We will conduct our power calculations for a sample size at 17 for each intervention group (following the two-sample t-test sample size calculation).


set.seed(123)
interaction_effect <- c(5*seq(0.1,3,by=0.1))

#initializing vector of simulated powers for interaction;
prop_sig_interaction <- rep(NA, length(interaction_effect))

for (i in 1:length(interaction_effect)){

beta_interaction <- interaction_effect[i]

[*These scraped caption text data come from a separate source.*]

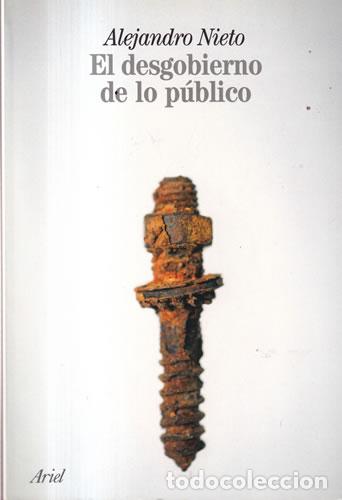 Livros em segunda m&atilde;o: El desgobierno de lo p&uacute;blico - Alejandro Nieto
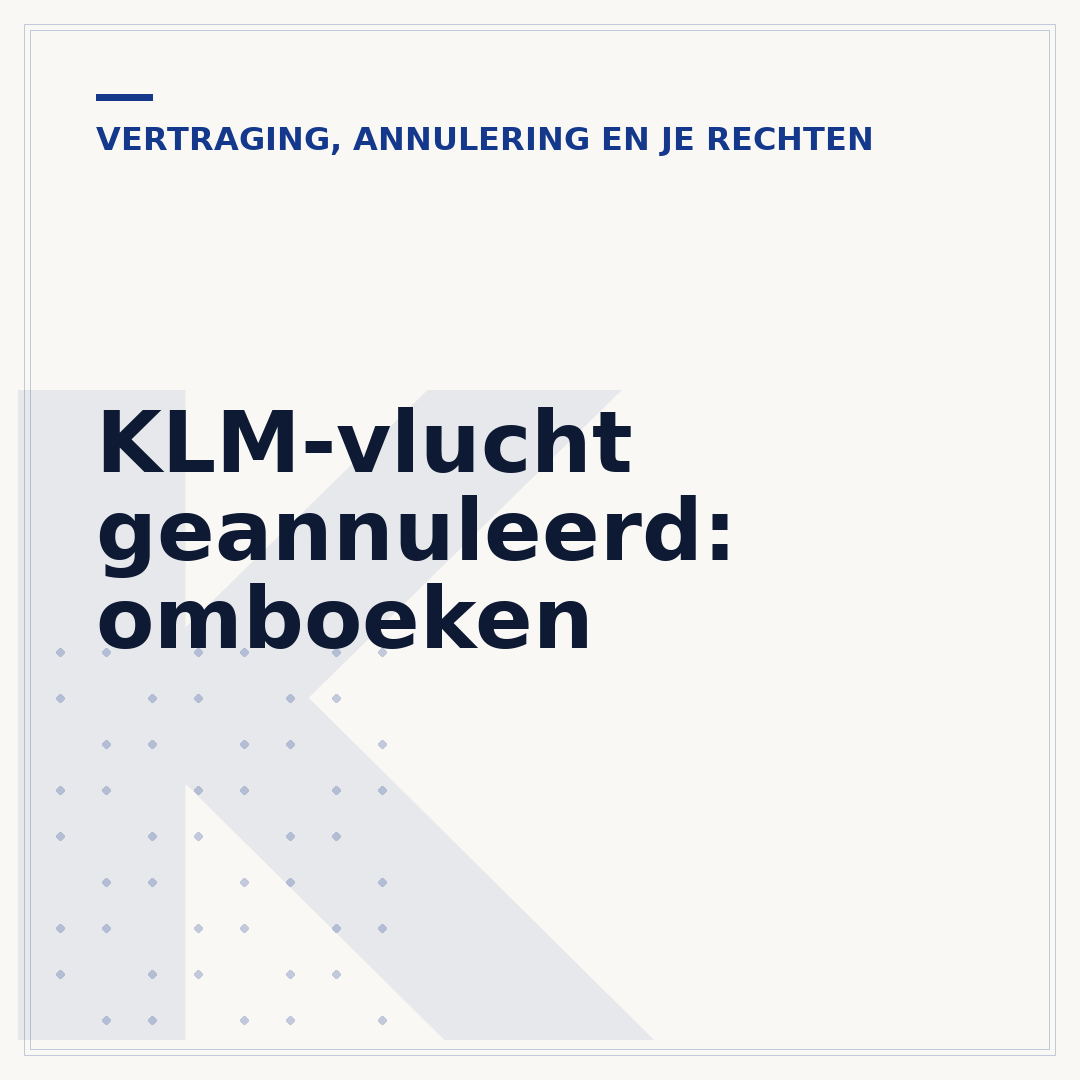 KLM-vlucht geannuleerd: omboeken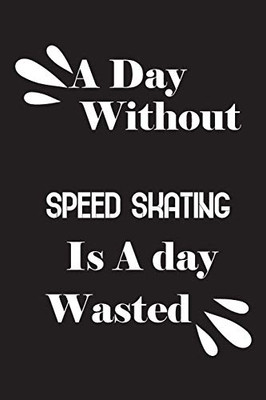 A day without speed skating is a day wasted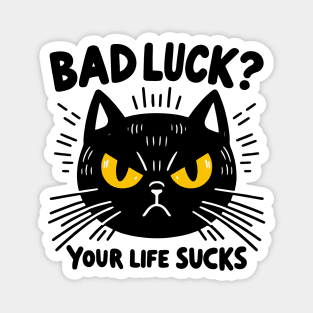 black cat - bad luck? your life sucks Magnet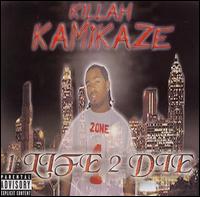 Killah Kamikaze - 1 Life 2 Die lyrics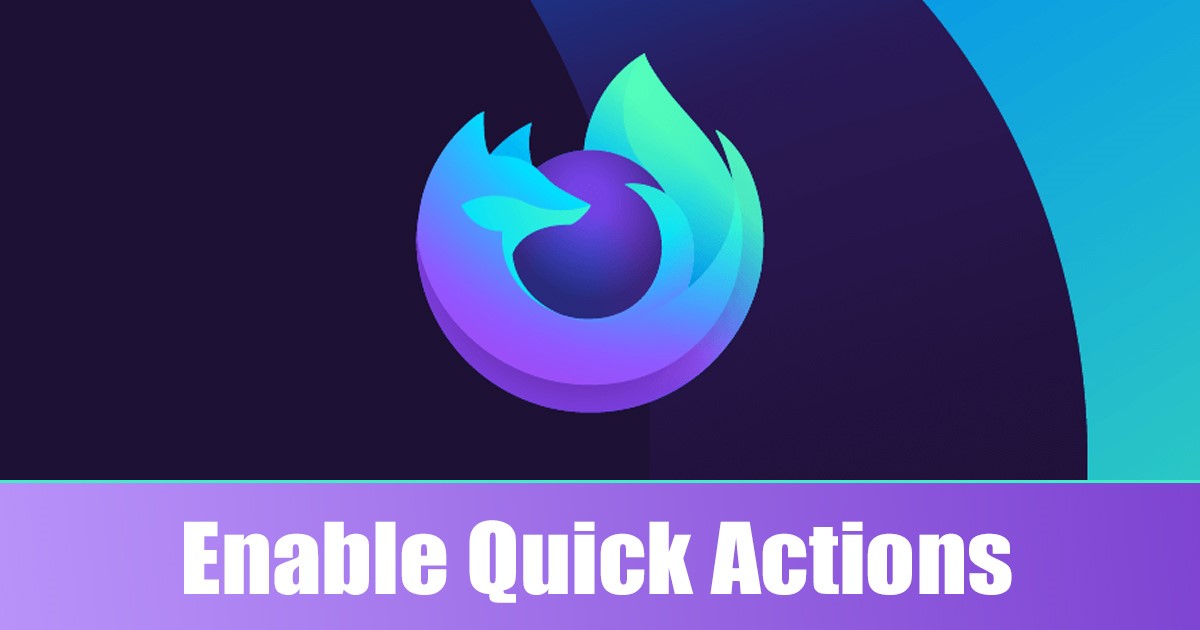 Enable Quick Actions in Firefox Browser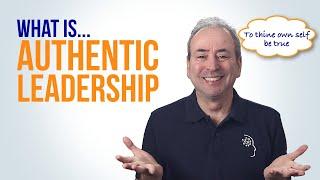 What is Authentic Leadership?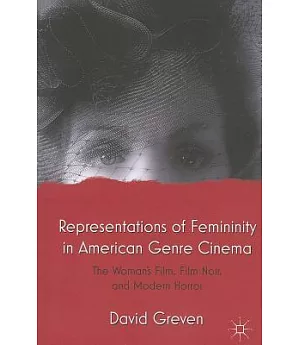 Representations of Femininity in American Genre Cinema: The Woman’s Film, Film Noir, and Modern Horror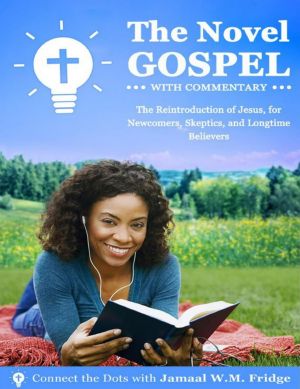 The Novel Gospel with Commentary · The Reintroduction of Jesus, for Newcomers, Skeptics, and Longtime Believers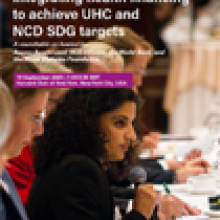 Event Report: Integrating health financing to achieve Universal Health Coverage (UHC) and NCD Sustainable Development Goal (SDG) targets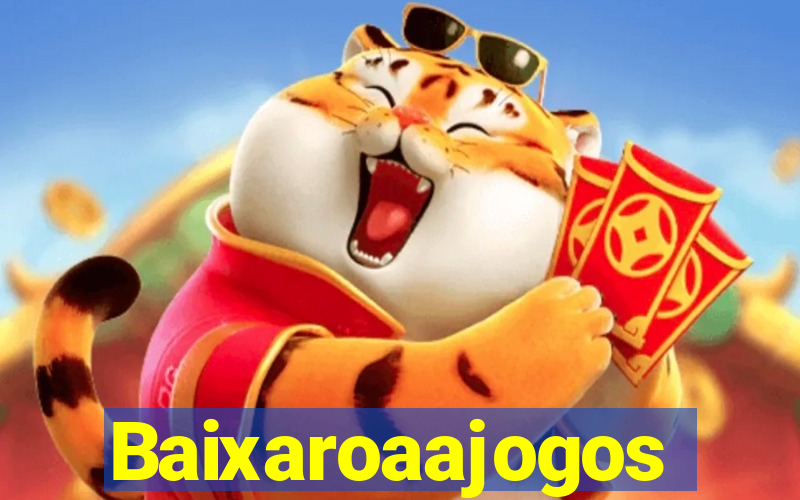 Baixaroaajogos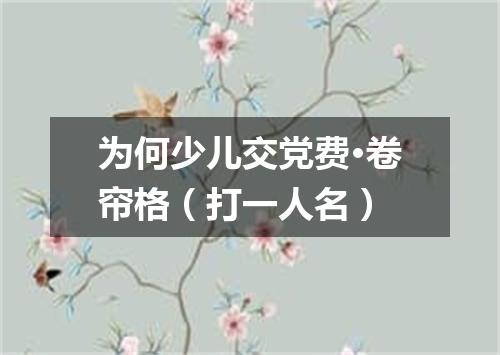 为何少儿交党费·卷帘格（打一人名）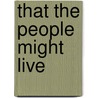 That the People Might Live door Arnold Krupat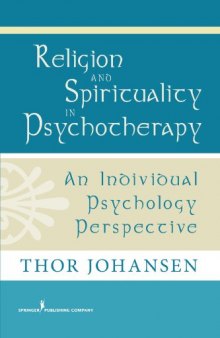 Religion and Spirituality in Psychotherapy: An Individual Psychology Perspective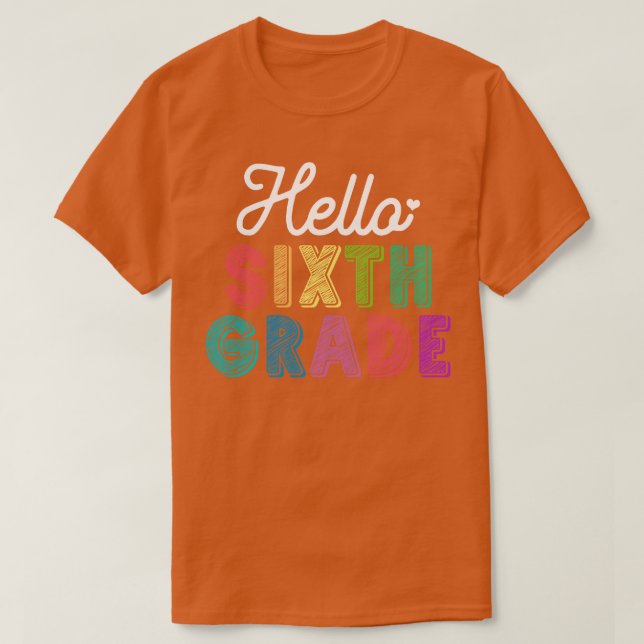 Teacher Hello Sixth Grade T-Shirt (Design Front)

pwr_res <- pwr_normdat(DAS0_m = 25,
DAS_sd = 5,
beta_1 = 1,
beta_trt = 5,
beta_age = 0,
beta_sex = 0,
beta_interaction= beta_interaction,
N=17,
reps=1000,
alpha=.05)

prop_sig_interaction[i]<- pwr_res\$simpower[5]
}

power_data1<-data.frame(size_interaction_prop = seq(0.1,3,by=0.1),
size_interaction = 5*seq(0.1,3,by=0.1),
sig_interaction = prop_sig_interaction)
knitr::kable(power_data1,
digits = 1,
align='ccc',
col.names = c("Interaction effect <br/> proportional to treatment effect","Interaction effect","Simulated power"),
row.names = FALSE,
escape = FALSE)
Interaction effect
proportional to treatment effect
Interaction effect Simulated power
0.1 0.5 4.4
0.2 1.0 6.2
0.3 1.5 6.1
0.4 2.0 8.6
0.5 2.5 9.8
0.6 3.0 11.8
0.7 3.5 14.5
0.8 4.0 19.4
0.9 4.5 22.8
1.0 5.0 26.3
1.1 5.5 30.1
1.2 6.0 34.7
1.3 6.5 41.9
1.4 7.0 44.8
1.5 7.5 51.7
1.6 8.0 55.4
1.7 8.5 60.9
1.8 9.0 64.8
1.9 9.5 69.4
2.0 10.0 75.5
2.1 10.5 79.1
2.2 11.0 83.8
2.3 11.5 85.6
2.4 12.0 88.3
2.5 12.5 90.7
2.6 13.0 93.2
2.7 13.5 94.9
2.8 14.0 95.4
2.9 14.5 96.6
3.0 15.0 97.2
ggplot(power_data1, aes(size_interaction_prop, sig_interaction)) +
geom_line()+
geom_point()+
scale_x_continuous(breaks = seq(0,3,by=0.1))+
scale_y_continuous(breaks = seq(0,100,by=5))+
geom_hline(yintercept = 80, color="red", linetype="dashed")+
geom_vline(xintercept = 2.12, color="red", linetype="dashed")+
labs(x="size of interaction effect relative to overall treatment effect",
y="% of significant interaction at 5% significance level",
title = "1000 simulated linear regression model with gender and intervention interaction \n Total sample size = 17 x 2 = 34 \n Overall intervention effect at 5 points on DAS")+
theme_bw()

Conclusion from the simulation-based power calculation

For a total sample size of 34 (17 in each treatment group), we can successfully detect a treatment-sex interaction effect that is about 2 times the overall treatment effect at 5*2 = 10 points changes on the 3-month DAS with 80% power (Figure above). Therefore, we do not have enough power at 34 patients to detect any true interaction effect that is less than 10 units change on the outcome.